Revolution is the right treatment, and it's cheap and normally safe. I don't usually treat pups though and I don't know how it will affect the unborn. Rats develop their blood brain barrier when they are a certain age, before that meds that are normally safe can cause developmental issues.

I've heard about a method of using diatom powder to kill mites, but never tried it, nor am I familiar with the proper course of treatment. And in the old days we used cedar chips as bedding and that seemed to kill or repel mites. Normally, I wouldn't recommend either method, but if revolution will do more harm than good, those may by your safest options.
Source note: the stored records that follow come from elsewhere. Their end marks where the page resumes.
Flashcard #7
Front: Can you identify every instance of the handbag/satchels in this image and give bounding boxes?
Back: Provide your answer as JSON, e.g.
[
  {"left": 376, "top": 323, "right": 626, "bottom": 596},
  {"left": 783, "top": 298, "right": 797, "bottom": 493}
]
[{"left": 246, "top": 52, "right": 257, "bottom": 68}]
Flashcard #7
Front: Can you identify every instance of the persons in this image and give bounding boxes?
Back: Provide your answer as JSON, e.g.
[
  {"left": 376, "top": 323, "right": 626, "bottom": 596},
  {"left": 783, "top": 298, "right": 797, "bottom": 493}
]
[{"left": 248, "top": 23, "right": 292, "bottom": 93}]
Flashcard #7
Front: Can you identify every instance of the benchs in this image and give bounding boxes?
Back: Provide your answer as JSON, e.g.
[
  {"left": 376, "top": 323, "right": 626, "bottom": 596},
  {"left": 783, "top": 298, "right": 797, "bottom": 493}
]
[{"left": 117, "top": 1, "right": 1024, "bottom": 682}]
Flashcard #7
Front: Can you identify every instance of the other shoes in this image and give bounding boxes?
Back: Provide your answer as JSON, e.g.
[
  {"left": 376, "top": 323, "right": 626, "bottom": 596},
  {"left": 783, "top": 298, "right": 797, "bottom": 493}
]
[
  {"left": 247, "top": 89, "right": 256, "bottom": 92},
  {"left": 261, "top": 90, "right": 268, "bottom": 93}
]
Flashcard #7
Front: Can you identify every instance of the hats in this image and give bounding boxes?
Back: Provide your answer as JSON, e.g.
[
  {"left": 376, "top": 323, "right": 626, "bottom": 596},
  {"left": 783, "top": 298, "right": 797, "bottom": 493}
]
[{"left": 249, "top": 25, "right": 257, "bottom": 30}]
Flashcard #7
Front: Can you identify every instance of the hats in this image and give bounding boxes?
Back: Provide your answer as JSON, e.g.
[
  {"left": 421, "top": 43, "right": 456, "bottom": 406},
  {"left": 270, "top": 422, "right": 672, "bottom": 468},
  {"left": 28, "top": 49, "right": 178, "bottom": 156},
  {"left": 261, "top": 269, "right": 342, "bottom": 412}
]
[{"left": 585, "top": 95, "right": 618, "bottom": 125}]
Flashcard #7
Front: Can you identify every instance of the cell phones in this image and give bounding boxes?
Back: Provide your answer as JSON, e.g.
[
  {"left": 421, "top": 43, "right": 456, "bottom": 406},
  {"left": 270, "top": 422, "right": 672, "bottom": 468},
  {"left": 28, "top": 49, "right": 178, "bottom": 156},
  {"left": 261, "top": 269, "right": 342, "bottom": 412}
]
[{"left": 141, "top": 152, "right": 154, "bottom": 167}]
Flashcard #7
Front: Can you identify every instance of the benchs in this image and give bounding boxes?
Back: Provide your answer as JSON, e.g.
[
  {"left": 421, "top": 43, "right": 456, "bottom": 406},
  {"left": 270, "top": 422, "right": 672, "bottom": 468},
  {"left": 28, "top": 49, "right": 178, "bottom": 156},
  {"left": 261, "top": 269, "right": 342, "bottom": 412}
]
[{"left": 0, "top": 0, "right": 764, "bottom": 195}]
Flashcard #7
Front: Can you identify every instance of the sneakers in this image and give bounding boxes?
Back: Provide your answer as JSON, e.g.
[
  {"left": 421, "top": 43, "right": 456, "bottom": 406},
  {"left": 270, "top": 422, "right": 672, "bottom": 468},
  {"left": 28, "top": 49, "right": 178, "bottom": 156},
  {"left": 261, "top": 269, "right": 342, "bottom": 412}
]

And before anyone freaks out... cedar chips may not be good for rats... but for many years they were used and rats, hamsters and mice survived and thrived in them... They should still be relatively safe for the short term, until the pups are old enough to treat with revolution if the mites aren't gone by then. At least I don't recall any birth defects being caused by cedar chips. So it's not normally a good treatment, but it might be better than rat pups with three eyes and two tails.

If some old timer remembers how the diatom powder worked this might be a good time to share it as a option for a special case. I knew a few people that used it and claimed it was effective, but I didn't think to ask for the details... I think the fine powder clogs the mites breathing vents... but I don't know how to apply it or how to prevent it from harming the rats lungs too.

As to sprays and other 'toxic' chemicals, I'd stay well away from them, most don't work and even if they did you are risking the unborn pup's health.


----------



## Roddy St. James (Jun 4, 2015)

Cedar and pine and apple wood aren't harmful until the rats pee on it and it decays. That's why it isn't recommended for bedding because it can kill them, yet at the same time, people have used it with their rats for ages with out issue. I don't think it causes deformities or illness in the unborn pups because the reason it's harmful is because rats breathe in the fumes from the decaying wood, (most decaying wood isn't harmful, there are chemicals specific to these woods that are harmful.) It really comes down to how often it's cleaned.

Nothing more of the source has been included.